Welcome to GravIS, the Gravity Information Service of the German Research Centre for Geosciences (GFZ), in collaboration with the Alfred-Wegener-Institut (AWI) and Technische Universität Dresden. Data products derived from the gravimetric Earth observation satellite missions GRACE and GRACE-FO are widely used by scientists and other interested users to study mass variations in the Earth system. However, processing of GRACE/GRACE-FO data into user-friendly products for dedicated geophysical applications is nontrivial, neither when starting from original satellite observations nor from the level of gravity field products. In order to enable the usage of satellite gravimetry data for a broader community, user-friendly ('Level-3') products are generated by various institutions.
GravIS visualizes and describes Level-3 products based on the most recent GRACE and GRACE-FO data release from GFZ. In addition, Level-3 products based on the most recent release of combined GRACE models from COST-G are offered as well. The products presented at GravIS are available for download at GFZ's Information System and Data Center (ISDC).
The Gravity Recovery and Climate Experiment (GRACE; 2002 - 2017) and its Follow-On mission (GRACE-FO; launched in May 2018) typically provide monthly independent estimates of the Earth's global gravity field. Differences between consecutive months are caused by mass redistribution and mass transport in the Earth system, particularly in the geophysical fluid layers of the atmosphere, oceans, and continental hydrosphere.

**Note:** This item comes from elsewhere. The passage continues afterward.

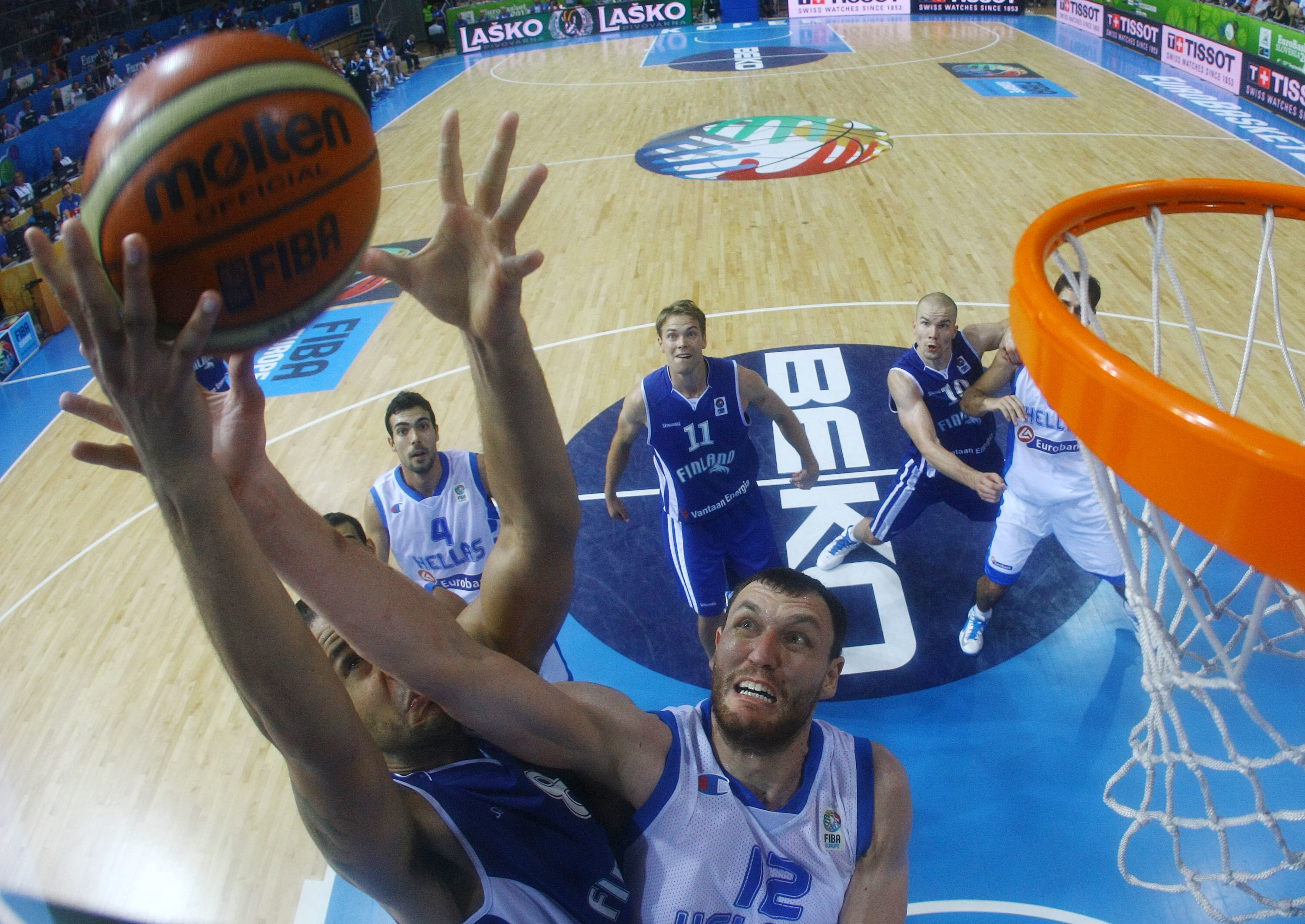 ΦΩΤΟ NEWSPORTS.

GRACE/GRACE-FO data processing is structured into sensor data analysis (Level-0 to Level-1), global gravity field estimation (Level-1 to Level-2), and geophysical mass anomaly inversion (Level-2 to Level-3). Level-3 products at GravIS comprise gridded mass anomalies as well as basin average time series and are available for terrestrial water storage over non-glaciated regions, bottom pressure variations in the oceans, and ice-mass changes in both Antarctica and Greenland. In order to achieve the highest possible accuracy of the mass anomalies, several post-processing steps have been applied to the Level-2 spherical harmonic coefficients before inversion.